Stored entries
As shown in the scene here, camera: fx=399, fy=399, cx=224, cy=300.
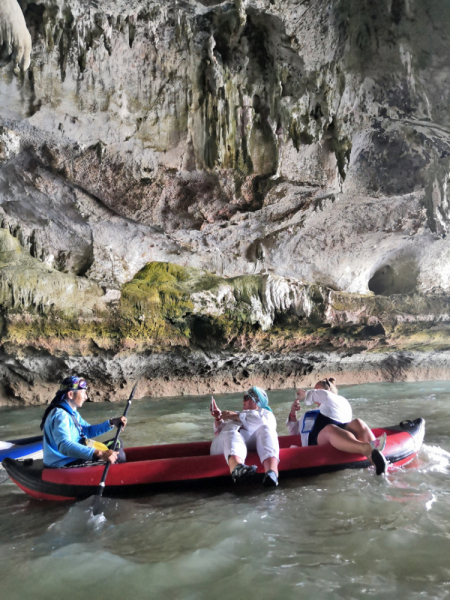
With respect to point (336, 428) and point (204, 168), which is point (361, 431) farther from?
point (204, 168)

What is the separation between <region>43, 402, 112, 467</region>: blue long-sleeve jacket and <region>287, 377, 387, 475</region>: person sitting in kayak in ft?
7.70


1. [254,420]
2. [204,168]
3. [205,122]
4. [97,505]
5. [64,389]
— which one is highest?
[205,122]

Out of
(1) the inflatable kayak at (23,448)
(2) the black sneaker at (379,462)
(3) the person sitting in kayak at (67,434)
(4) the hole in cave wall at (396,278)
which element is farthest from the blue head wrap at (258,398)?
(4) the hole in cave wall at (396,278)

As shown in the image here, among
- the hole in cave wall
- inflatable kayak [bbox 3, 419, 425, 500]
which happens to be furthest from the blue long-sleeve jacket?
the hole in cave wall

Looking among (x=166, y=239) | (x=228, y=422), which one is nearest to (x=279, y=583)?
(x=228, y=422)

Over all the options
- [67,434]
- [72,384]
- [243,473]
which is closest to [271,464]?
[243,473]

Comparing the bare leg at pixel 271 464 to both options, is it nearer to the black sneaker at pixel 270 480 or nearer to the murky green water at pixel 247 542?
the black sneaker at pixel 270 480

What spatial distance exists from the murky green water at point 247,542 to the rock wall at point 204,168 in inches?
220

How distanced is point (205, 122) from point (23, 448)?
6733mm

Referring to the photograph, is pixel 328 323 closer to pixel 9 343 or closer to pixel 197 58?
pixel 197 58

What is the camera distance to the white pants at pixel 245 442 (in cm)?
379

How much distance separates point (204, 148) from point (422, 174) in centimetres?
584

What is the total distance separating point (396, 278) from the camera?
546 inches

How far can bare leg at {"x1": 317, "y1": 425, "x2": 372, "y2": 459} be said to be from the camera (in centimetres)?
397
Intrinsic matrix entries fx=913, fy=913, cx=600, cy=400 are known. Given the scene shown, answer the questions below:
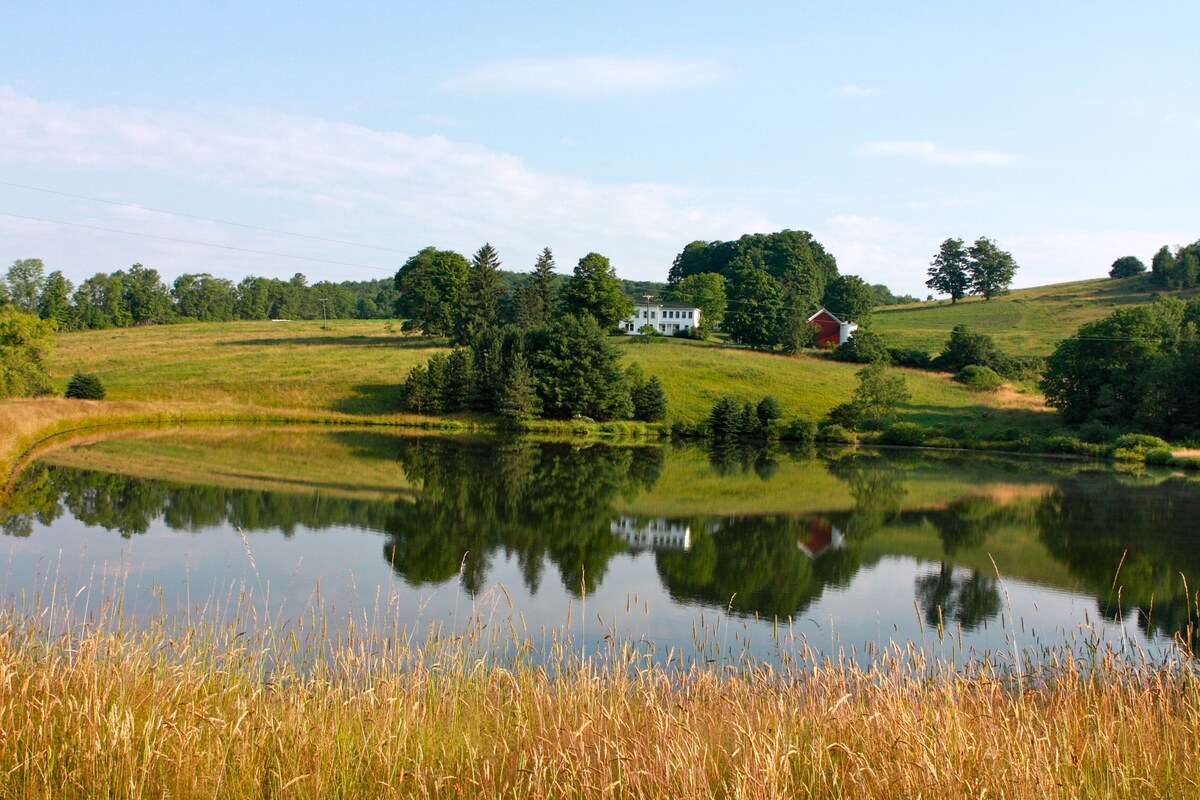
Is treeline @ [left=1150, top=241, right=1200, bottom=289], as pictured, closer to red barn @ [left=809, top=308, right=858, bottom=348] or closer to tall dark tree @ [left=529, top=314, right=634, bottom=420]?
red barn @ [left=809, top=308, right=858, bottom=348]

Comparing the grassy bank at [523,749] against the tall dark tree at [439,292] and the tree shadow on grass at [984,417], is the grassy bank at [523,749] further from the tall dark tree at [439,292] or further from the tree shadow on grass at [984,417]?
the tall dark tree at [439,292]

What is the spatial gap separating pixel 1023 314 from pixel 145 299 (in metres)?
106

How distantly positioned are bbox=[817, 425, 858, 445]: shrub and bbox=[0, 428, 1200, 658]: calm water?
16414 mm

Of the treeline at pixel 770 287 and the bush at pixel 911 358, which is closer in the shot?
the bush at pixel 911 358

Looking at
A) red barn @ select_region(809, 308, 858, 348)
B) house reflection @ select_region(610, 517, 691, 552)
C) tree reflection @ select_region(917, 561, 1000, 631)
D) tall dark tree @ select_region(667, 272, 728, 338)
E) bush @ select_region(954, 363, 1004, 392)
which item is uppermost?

...

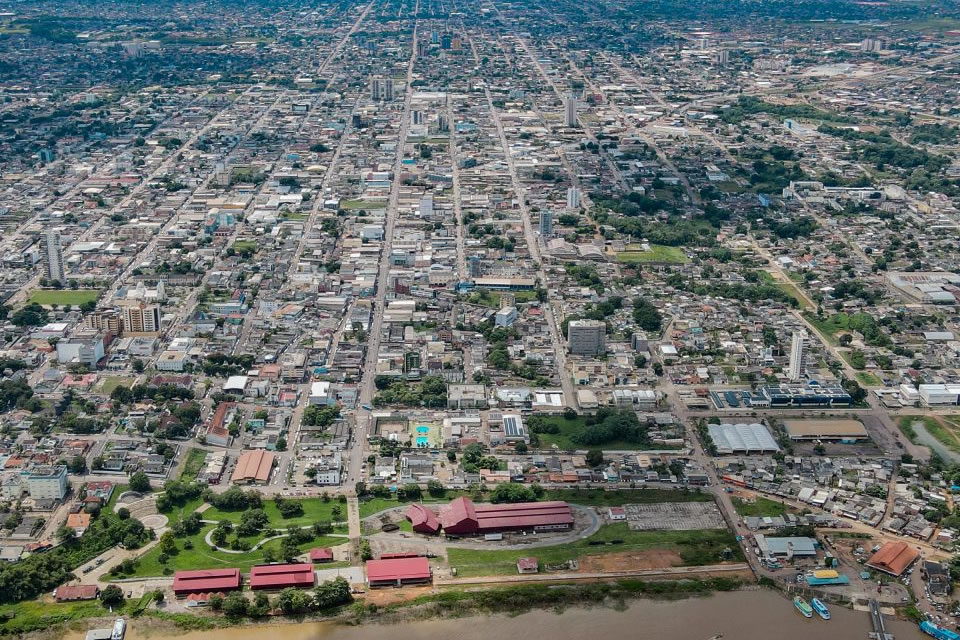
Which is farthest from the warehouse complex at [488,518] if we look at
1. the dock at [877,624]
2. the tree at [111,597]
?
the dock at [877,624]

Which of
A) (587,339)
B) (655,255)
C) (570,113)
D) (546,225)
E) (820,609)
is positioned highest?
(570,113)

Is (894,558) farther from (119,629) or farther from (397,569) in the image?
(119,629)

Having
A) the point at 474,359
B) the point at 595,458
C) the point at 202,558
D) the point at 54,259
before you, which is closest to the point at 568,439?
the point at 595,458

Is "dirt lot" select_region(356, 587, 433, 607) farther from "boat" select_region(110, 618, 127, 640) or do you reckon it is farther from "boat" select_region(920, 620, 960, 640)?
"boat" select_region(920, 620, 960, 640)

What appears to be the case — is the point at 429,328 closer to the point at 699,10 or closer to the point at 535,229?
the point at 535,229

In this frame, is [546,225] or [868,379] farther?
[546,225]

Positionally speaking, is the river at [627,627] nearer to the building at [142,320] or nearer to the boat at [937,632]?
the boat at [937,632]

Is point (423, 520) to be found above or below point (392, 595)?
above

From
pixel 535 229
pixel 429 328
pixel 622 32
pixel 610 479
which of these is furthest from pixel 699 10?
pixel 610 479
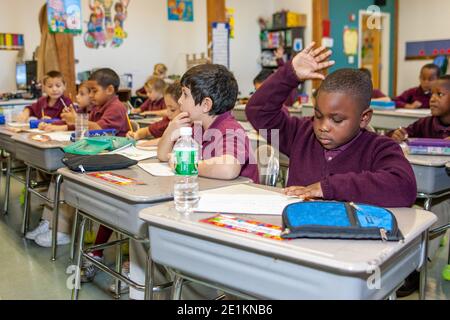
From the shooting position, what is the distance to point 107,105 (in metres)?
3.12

* * *

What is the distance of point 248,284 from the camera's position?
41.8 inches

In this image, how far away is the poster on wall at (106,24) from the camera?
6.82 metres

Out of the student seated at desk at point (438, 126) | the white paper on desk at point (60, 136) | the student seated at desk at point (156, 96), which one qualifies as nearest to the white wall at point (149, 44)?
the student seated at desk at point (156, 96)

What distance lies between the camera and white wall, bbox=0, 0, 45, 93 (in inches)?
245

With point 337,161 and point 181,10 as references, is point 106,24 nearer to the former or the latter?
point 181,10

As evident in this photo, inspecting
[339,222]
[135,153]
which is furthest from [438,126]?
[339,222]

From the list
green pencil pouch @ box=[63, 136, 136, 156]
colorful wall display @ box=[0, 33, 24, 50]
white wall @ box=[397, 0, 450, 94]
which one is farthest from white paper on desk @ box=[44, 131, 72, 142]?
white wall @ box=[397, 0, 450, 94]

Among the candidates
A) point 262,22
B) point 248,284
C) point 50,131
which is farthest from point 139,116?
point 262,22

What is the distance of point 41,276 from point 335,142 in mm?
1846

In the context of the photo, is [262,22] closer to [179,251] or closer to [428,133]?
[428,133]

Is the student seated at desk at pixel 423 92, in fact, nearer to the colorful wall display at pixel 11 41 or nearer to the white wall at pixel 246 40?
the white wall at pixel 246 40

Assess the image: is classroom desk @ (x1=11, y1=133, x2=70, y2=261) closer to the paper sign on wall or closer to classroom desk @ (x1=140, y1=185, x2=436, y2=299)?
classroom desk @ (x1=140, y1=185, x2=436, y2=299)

Your goal: List each line of the data above that contains the word "furthest".

Exercise solution:
which happens to be furthest from the blue long-sleeve jacket?
which of these is furthest from pixel 699 10?
which is furthest from [438,126]?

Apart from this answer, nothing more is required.